• **Extrait fourni**
------------------------------------
Les audiences du Juge des Libertés et de la détention ont lieu dans une salle annexe, tout près du Centre de Rétention Administrative de Marseille. (J.C.S)

Marseille : Chroniques de rétention

Chaque matin, à proximité du Centre de Rétention Administrative de Marseille, se tiennent les audiences du Juge des Libertés et de la Détention, qui statue sur le sort des clandestins. 

10h du matin, à quelques centaines de mètres du Centre de Rétention Administrative du Canet (C.R.A), à Marseille. Une grille blanche s’ouvre. Le Tribunal de Grande Instance de Marseille a son annexe ici, au pied d’une bretelle d’autoroute. 

Tout autour, des immeubles, des murs avec des barbelés et de la végétation en friche. Une porte à tourniquet à passer. La salle d’audience est au bout d’une petite allée en pente douce. Les audiences sont publiques, quiconque peut y assister. 

Les visiteurs sont priés d’attendre à l’extérieur, le temps que le tribunal se mette en place. C’est l’heure. Fouille sommaire, ou pas, ça dépend des jours. Le policier de service demande d’éteindre les portables, et c’est l’entrée dans la salle d’audience

 

La routine

Une toute petite salle, avec quelques rangées de chaises disposées. Les visiteurs prennent place. Au bout, la Juge des Libertés et de la Détention (J.L.D) est assise. A sa droite, le représentant de la préfecture, à sa gauche, la greffière. Face à elle, le retenu, qui attend, debout, à côté de son avocat.  

D’emblée, il se dégage une atmosphère de routine. Comme un scénario bien huilé, qui se répète au quotidien, et que pas grand-chose ne peut venir perturber. 

Les personnes qui comparaissent sont dépourvues de titre de séjour régulier. Elles sont retenues au C.R.A depuis déjà quelques jours. 

La préfecture a besoin d’un certain délai pour vérifier leur identité, contacter les autorités consulaires dont elles dépendent, obtenir un laissez-passer et procéder à leur expulsion

Au terme d’une dizaine de minutes d’audition de l’avocat et du retenu, la J.L.D prononce vingt jours de rétention supplémentaires. Le clandestin signe un document, il lui est notifié qu’il peut faire appel, mais il restera retenu. 

Il regagne le couloir. Une policière aux cheveux rasés lance un “Suivant !”, guère plus engageant que celui de la chanson de Brel. Et le suivant fait son entrée. Voilà pour le rituel général, quasi-immuable, de ces matinées d’audiences. 

Dans des circonstances rarissimes, une assignation à résidence peut être prononcée. “C’est exceptionnel, un ou deux cas sur cent”, explique la juge.  

Ici, les gens sont des cas, des dossiers. Pourtant, chaque personne qui comparaît porte une histoire tellement plus dense que ces dix minutes éphémères. Chacun son parcours singulier, avec ce petit détail qui fait que le destin d’un clandestin devient celui d’un expulsé

 

“Suivant !”
------------------------------------
[Entrées de questions spatiales]

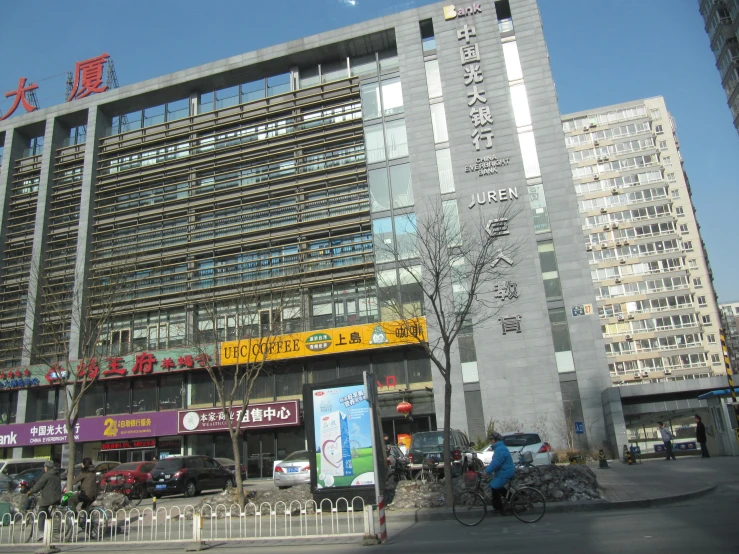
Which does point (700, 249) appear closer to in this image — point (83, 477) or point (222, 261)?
point (222, 261)

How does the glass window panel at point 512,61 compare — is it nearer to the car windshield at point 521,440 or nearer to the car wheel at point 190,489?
the car windshield at point 521,440

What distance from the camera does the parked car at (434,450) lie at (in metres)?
18.7

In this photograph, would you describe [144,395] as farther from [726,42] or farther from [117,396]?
[726,42]

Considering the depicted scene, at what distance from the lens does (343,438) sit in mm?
14320

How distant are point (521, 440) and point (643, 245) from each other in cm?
------------------------------------
• **Consigne écrite A**
Dans la chronique sur la rétention à Marseille, remplacez « audiences » par « séances » puis recopiez le passage qui commence par « Marseille : Chroniques » et se poursuit jusqu'à « d’une bretelle d’autoroute. ».
• **Consigne écrite B**
Prolongez la chronique sur la rétention à Marseille en reprenant là où elle s'interrompt.

• **Résultat final A**
Marseille : Chroniques de rétention

Chaque matin, à proximité du Centre de Rétention Administrative de Marseille, se tiennent les séances du Juge des Libertés et de la Détention, qui statue sur le sort des clandestins. 

10h du matin, à quelques centaines de mètres du Centre de Rétention Administrative du Canet (C.R.A), à Marseille. Une grille blanche s’ouvre. Le Tribunal de Grande Instance de Marseille a son annexe ici, au pied d’une bretelle d’autoroute.

• **Résultat final B**
Le premier est Tunisien et se présente comme un mineur. Mais les deux expertises, osseuse et physiologique, assurent qu’il a entre 18 et 19 ans. Son avocate fait une requête en nullité, en invoquant le doute sur son âge. Requête rejetée. 

“Voulez-vous retourner en Tunisie ?, lui demande la juge. 

- Non. 

- Pourquoi ?

- Il y a la guerre en Tunisie. 

- Il n’y a pas la guerre en Tunisie, relativise la juge, avec une moue rieuse. Il y a des difficultés, mais pas la guerre.”  

Vingt jours de C.R.A, le temps que la Tunisie reconnaisse son ressortissant et délivre un laissez-passer. 

“Suivant !” Il a une quarantaine d’années, s’est fait arrêter lors d’un banal contrôle d’identité. Il est Algérien, en France depuis neuf ans. Au bout de dix ans de présence, en tant qu’Algérien, il pourrait faire une demande de régularisation. 

Mais lors de son arrestation, il a donné un faux nom, avant de rectifier rapidement. “Ça, les juges n’aiment pas du tout”, expliquera ensuite son avocat, qui ne pourra pas faire grand-chose pour son client. 

Trois amis à lui sont dans la salle, ils lui ont trouvé l’avocat, mais savent déjà que tout est joué d’avance

 

“Ne me prenez pas pour une abrutie”

Il s’exprime avec difficulté en français. En plus du faux nom, il s’est déclaré sans domicile fixe lors de sa garde à vue. Or, il prétend désormais avoir une adresse, hébergé chez un proche. 

“Pourquoi avoir indiqué que vous étiez sans domicile fixe pendant votre garde à vue ?, demande la juge.

- Je n’avais pas bien compris. 

- Ne me prenez pas pour une abrutie. Vous êtes depuis presque dix ans en France, et vous n’aviez pas compris ?”

Inutile d’insister. Vingt jours de C.R.A. “Il est sérieux, il travaille, il a jamais eu d’histoire. A quelques mois près, il était régularisable...”, se désolent ses amis.  

“Suivant !” L’homme qui entre ne parle pas un mot de français. Il est chinois, une interprète l’accompagne. Il ne comprend pas vraiment ce qui se passe, malgré les efforts de la traductrice.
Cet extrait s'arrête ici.